The monitors are in general not very accurate - the chips usually claim about a 1% accuracy, but this is dependent on additional components which may have a tolerance of 5%. While the 3.3V and Vcore, etc. may be measured directly - the +/- 5 and +/-12V rails usually can't be measured directly by the chip and need external components. The accuracy therefore depends on the quality of the external parts used by the mobo manufacturer - I wouldn't be surprised if 5% parts were the norm.

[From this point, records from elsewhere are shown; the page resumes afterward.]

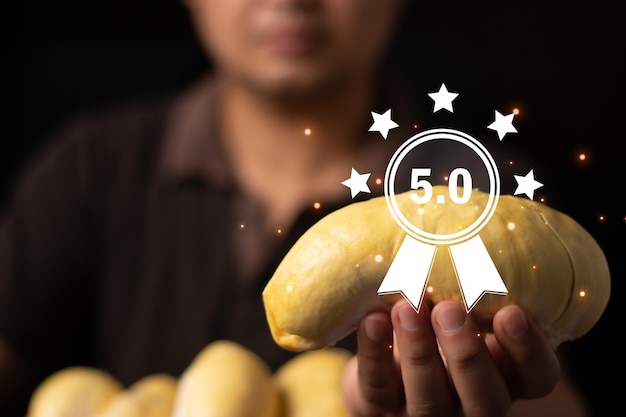 Joven sosteniendo durian, que es la fruta nacional de Tailandia Five Star Rating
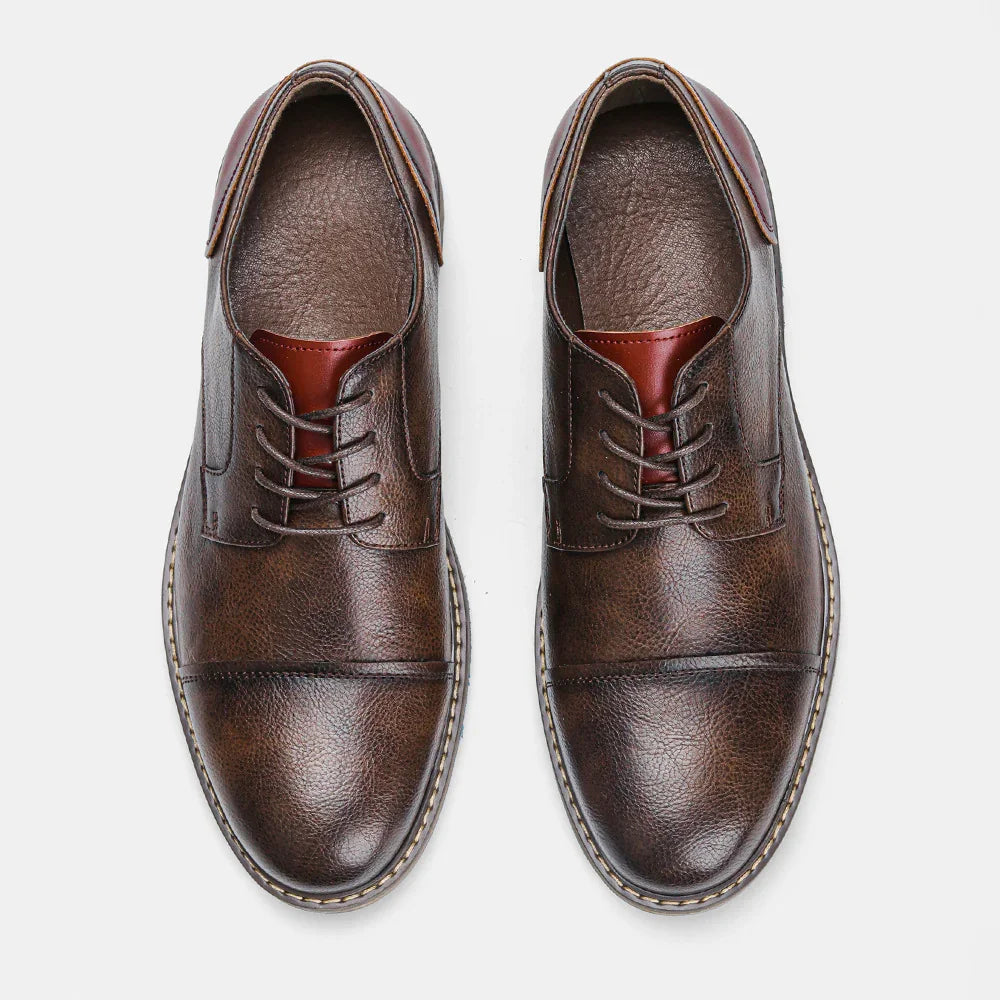 Pair of brown leather men's dress shoes with laces and textured finish on white background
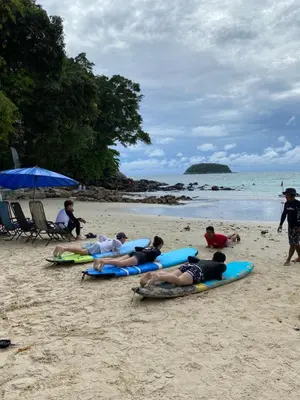a group of people laying on surfboards on a beach at Sea View One Bedroom Condo in Kata Beach in Kata Beach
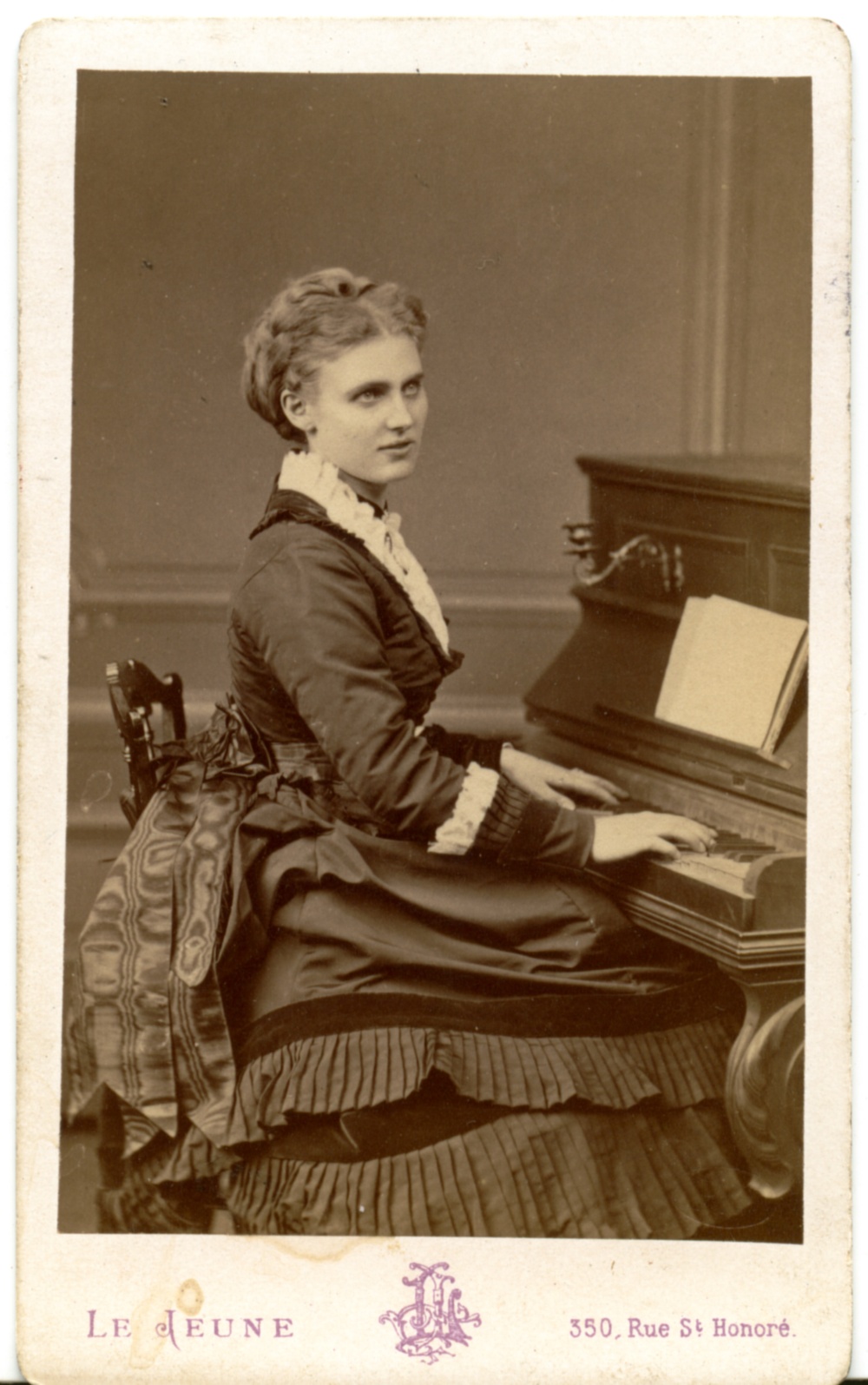 Fotografi av operasångerskan Kristina Nilsson i halvprofil sittande vid piano.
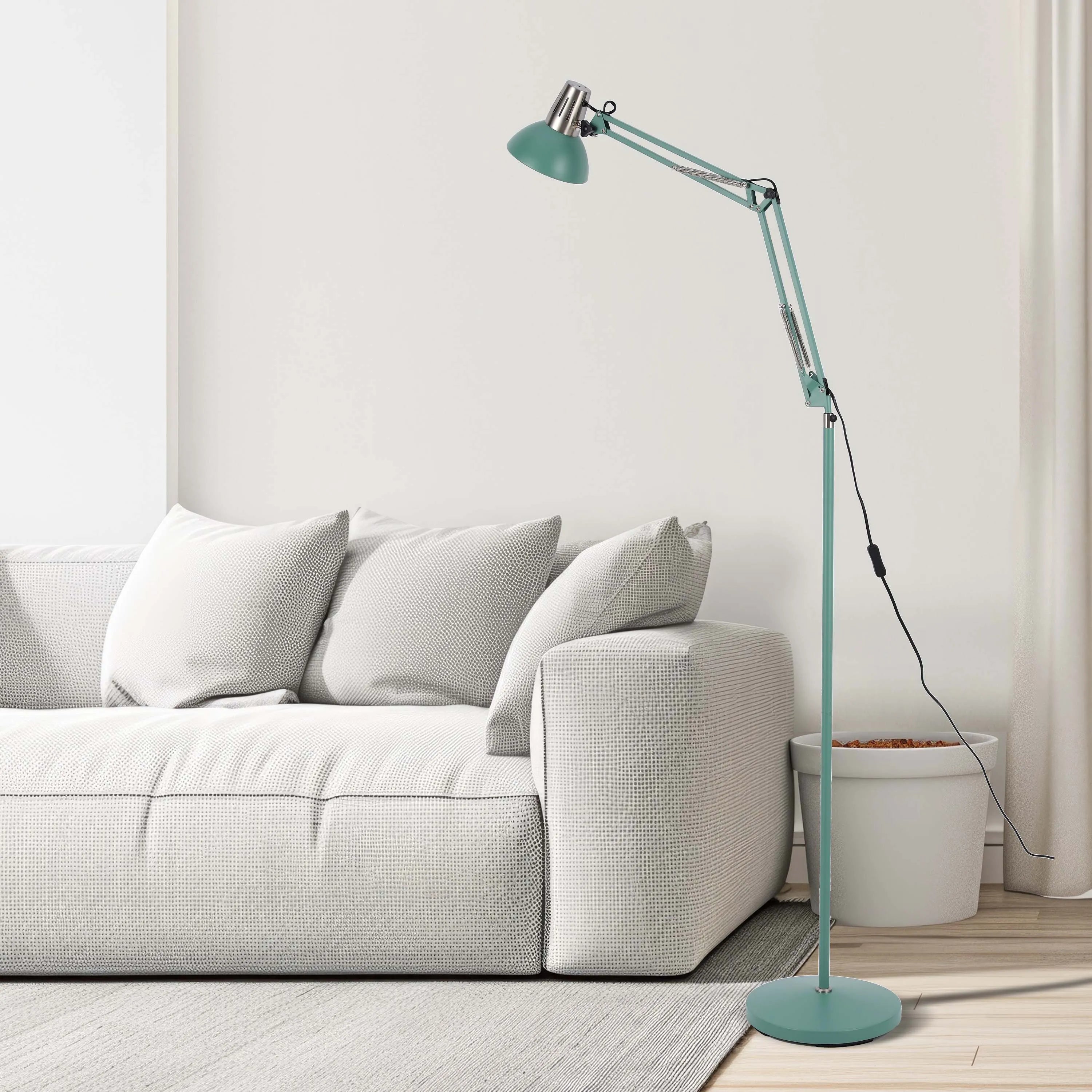 Stylish mint green floor lamp with an adjustable arm, casting a soft glow in a modern living room setting.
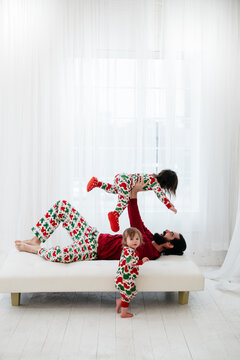 Family Portrait Of Father And Two Children Wearing Matching Pajamas On Christmas In A White Studio Room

There are also problems with measuring the CPU core voltage (Vcore) accurately - and the motherboard monitor chips are not equipped to do it. The CPU voltage regulator is equipped to monitor the exact voltage so it can keep the voltage very well regulated. The monitor chips may show a lot more fluctuation than there actually is as well as reading high (although some BIOS and monitor programs may compensate this with a 'fudge factor' to make it look right).
 
Originally posted by: Mark R
The monitors are in general not very accurate - the chips usually claim about a 1% accuracy, but this is dependent on additional components which may have a tolerance of 5%. While the 3.3V and Vcore, etc. may be measured directly - the +/- 5 and +/-12V rails usually can't be measured directly by the chip and need external components. The accuracy therefore depends on the quality of the external parts used by the mobo manufacturer - I wouldn't be surprised if 5% parts were the norm.

There are also problems with measuring the CPU core voltage (Vcore) accurately - and the motherboard monitor chips are not equipped to do it. The CPU voltage regulator is equipped to monitor the exact voltage so it can keep the voltage very well regulated. The monitor chips may show a lot more fluctuation than there actually is as well as reading high (although some BIOS and monitor programs may compensate this with a 'fudge factor' to make it look right).

Yeah, I figured they would be relatively useless. I was asking because I'm trying to get my P4 2.4C to hit 3.0. I got it NEARLY stable, but it sometimes crashes after like 20 mins, but I don't want to go to high with the voltage (i was running it at 1.6) The monitor reads it as much lower, like 1.55 when i run it that high.